┌────────

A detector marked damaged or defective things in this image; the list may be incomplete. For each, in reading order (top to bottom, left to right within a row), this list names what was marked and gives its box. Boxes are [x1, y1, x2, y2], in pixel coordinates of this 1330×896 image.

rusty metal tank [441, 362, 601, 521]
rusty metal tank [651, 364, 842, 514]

└────────
┌────────

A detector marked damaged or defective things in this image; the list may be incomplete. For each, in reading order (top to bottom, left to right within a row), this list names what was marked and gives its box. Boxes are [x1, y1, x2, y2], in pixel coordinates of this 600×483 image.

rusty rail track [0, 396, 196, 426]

└────────

Rewrite the lines from the one containing "this 600×483 image." through the one containing "rusty rail track [0, 396, 196, 426]", replacing "detector" with "inspection tool" and keeping everything else the same.

A inspection tool marked damaged or defective things in this image; the list may be incomplete. For each, in reading order (top to bottom, left to right within a row), this list names what was marked and gives its box. Boxes are [x1, y1, x2, y2], in pixel coordinates of this 600×483 image.

rusty rail track [0, 396, 196, 426]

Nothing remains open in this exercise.